Verizon is spending big on capex
Let’s take a closer look at Verizon (VZ), which has been investing heavily in capital expenditure (or capex) to improve its network and buy additional spectrum for future use.
Verizon has spent $3.1 billion on capex in 1Q17 and just under $3.4 billion in 1Q16. In 1Q17, Verizon dedicated much of its capital network-related spending to maintaining leadership in its markets. Verizon will continue to dedicate much of its capital expenditure in its wireless business to 4G (fourth-generation) LTE (long-term evolution) densification and wireline for FiOS installations.
According to a Reuters report on April 20, 2017, “More worrisome is [the company’s] cash flow from operations, which tumbled to $1.7 billion in the first quarter from $7.5 billion a year ago. A pension contribution accounts for some of the decline. Capital expenditure, however, was essentially flat, while free cash flow was negative $1.4 billion.

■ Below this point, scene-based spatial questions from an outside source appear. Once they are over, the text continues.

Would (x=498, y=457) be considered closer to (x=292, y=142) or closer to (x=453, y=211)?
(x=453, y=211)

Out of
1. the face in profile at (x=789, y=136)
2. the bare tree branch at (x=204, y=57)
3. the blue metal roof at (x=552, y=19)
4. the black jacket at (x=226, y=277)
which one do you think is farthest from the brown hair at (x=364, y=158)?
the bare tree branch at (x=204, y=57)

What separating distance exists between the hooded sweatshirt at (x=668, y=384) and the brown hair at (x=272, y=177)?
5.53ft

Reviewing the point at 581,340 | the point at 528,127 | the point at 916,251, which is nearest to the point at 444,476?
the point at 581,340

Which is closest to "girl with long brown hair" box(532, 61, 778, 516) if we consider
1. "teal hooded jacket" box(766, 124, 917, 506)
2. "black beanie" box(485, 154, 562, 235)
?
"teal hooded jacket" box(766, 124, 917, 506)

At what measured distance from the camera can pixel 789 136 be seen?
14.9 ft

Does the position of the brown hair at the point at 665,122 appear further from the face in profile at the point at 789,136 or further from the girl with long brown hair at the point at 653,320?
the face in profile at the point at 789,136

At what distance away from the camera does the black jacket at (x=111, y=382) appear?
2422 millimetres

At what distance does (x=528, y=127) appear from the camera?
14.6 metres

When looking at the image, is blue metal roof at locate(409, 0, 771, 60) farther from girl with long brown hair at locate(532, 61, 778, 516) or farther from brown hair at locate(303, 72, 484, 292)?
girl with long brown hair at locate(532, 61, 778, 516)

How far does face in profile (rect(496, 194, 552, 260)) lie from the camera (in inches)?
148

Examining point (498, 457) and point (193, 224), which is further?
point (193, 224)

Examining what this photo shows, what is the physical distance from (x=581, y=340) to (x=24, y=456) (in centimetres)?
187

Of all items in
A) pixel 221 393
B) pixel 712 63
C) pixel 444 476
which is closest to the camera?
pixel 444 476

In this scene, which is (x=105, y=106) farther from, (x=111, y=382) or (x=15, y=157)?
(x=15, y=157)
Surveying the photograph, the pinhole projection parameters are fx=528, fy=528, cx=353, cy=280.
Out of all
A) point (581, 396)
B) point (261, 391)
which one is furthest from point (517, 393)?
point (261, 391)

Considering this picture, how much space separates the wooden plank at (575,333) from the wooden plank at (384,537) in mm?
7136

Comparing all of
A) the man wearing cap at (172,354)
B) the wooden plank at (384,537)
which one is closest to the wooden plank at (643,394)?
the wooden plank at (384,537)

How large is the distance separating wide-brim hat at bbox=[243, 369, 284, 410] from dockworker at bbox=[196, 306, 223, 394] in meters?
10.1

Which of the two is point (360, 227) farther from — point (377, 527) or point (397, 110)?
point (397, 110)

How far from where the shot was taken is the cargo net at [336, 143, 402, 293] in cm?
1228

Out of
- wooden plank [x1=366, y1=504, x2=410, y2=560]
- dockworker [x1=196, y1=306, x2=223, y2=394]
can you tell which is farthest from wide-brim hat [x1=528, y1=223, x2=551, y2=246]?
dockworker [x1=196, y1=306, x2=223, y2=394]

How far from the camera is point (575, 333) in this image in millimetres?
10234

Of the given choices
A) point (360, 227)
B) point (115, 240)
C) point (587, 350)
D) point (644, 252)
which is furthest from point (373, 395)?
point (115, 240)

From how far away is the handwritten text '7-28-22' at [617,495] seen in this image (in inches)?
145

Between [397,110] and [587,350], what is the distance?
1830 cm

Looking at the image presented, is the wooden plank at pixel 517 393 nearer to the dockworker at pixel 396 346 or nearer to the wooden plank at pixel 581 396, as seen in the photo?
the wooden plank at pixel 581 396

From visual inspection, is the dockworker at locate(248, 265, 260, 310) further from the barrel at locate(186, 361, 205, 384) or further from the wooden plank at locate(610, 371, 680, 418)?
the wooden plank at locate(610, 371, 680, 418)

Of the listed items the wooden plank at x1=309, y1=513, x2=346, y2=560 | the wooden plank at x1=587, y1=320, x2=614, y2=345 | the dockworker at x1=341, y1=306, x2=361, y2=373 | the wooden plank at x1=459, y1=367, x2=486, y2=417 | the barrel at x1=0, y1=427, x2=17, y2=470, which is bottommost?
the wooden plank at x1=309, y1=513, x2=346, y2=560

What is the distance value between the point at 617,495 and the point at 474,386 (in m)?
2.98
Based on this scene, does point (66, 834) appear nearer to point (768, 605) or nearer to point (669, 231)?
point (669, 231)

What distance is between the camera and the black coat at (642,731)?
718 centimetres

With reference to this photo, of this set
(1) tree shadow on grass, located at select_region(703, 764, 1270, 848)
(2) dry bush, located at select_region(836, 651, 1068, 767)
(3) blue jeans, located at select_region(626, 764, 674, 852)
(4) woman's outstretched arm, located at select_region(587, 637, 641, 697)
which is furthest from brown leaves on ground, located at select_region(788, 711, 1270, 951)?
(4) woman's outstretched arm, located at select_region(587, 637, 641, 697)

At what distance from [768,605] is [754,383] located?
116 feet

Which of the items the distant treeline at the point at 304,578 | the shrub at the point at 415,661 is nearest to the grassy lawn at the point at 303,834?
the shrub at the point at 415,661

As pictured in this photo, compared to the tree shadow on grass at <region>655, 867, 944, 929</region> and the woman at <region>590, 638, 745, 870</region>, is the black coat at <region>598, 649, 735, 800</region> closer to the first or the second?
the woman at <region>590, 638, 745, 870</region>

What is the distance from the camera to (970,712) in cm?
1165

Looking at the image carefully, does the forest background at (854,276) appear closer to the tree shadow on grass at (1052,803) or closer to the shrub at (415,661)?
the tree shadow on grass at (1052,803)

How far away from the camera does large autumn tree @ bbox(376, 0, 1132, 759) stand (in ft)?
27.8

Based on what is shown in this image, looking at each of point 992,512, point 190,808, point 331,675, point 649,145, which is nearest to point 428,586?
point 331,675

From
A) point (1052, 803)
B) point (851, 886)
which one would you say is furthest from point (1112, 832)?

Verizon fell short of nearly every expectation on Wall Street.”
Expected capex investments in 2017
Verizon expects its capex to come in at $16.8 billion–$17.5 billion in 2017. In comparison, competitor AT&T (T) is expected to spend ~$22 billion on capex in 2017, whereas T-Mobile (TMUS) forecasts cash capex in the range of $4.8 billion–$5.1 billion, excluding capitalized interest, for the year.
Meanwhile, Sprint (S) expects its cash capex to be in the range of $3.5 billion–$4.0 billion in fiscal 2017, its year ending in March 2018, excluding the impact from leased devices sold through indirect channels.